▸ Task directions:
Your answer must consist of exactly the lines below, starting with the line with "family: Sciuridae" and going on through the line with "site SER_S12_K05.", and nothing else.

▸ Material for this task:
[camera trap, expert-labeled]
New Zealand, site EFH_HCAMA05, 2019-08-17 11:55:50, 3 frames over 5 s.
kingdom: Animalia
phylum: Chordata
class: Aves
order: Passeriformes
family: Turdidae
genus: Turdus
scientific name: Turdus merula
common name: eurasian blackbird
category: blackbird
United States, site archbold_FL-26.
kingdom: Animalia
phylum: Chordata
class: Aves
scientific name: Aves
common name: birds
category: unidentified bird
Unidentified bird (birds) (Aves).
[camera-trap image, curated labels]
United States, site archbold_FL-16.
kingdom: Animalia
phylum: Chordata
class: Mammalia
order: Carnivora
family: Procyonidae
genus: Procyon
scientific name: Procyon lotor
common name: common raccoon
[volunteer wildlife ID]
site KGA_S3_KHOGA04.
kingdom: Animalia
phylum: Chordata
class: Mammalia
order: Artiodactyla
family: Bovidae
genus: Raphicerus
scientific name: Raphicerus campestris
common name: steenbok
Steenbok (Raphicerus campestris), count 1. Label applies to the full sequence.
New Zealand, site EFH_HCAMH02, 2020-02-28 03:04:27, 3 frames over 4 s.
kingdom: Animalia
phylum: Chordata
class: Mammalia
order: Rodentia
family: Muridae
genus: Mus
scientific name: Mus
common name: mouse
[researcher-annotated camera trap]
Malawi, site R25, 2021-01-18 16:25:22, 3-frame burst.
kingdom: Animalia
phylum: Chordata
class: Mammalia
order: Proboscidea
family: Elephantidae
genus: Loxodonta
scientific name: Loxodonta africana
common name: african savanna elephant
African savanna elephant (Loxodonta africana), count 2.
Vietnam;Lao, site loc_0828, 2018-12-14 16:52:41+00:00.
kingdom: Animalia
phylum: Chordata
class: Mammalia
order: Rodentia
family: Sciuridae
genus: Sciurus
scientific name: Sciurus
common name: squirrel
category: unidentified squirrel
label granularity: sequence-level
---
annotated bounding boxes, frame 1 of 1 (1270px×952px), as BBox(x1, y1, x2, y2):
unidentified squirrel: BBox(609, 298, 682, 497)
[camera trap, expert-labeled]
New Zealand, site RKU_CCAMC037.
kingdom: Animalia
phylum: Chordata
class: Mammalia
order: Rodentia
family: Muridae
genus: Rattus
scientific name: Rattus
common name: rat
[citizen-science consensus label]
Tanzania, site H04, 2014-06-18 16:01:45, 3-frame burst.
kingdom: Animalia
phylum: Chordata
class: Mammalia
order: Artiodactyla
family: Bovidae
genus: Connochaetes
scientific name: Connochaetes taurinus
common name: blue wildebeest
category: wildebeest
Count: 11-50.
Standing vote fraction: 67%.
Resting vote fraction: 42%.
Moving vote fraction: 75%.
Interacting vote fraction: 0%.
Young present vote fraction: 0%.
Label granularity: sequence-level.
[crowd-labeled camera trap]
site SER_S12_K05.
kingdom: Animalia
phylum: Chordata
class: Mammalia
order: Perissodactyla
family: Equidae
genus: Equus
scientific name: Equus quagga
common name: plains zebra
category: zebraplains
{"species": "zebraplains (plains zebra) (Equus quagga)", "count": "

▸ Response to the exercise:
family: Sciuridae
genus: Sciurus
scientific name: Sciurus
common name: squirrel
category: unidentified squirrel
label granularity: sequence-level
---
annotated bounding boxes, frame 1 of 1 (1270px×952px), as BBox(x1, y1, x2, y2):
unidentified squirrel: BBox(609, 298, 682, 497)
[camera trap, expert-labeled]
New Zealand, site RKU_CCAMC037.
kingdom: Animalia
phylum: Chordata
class: Mammalia
order: Rodentia
family: Muridae
genus: Rattus
scientific name: Rattus
common name: rat
[citizen-science consensus label]
Tanzania, site H04, 2014-06-18 16:01:45, 3-frame burst.
kingdom: Animalia
phylum: Chordata
class: Mammalia
order: Artiodactyla
family: Bovidae
genus: Connochaetes
scientific name: Connochaetes taurinus
common name: blue wildebeest
category: wildebeest
Count: 11-50.
Standing vote fraction: 67%.
Resting vote fraction: 42%.
Moving vote fraction: 75%.
Interacting vote fraction: 0%.
Young present vote fraction: 0%.
Label granularity: sequence-level.
[crowd-labeled camera trap]
site SER_S12_K05.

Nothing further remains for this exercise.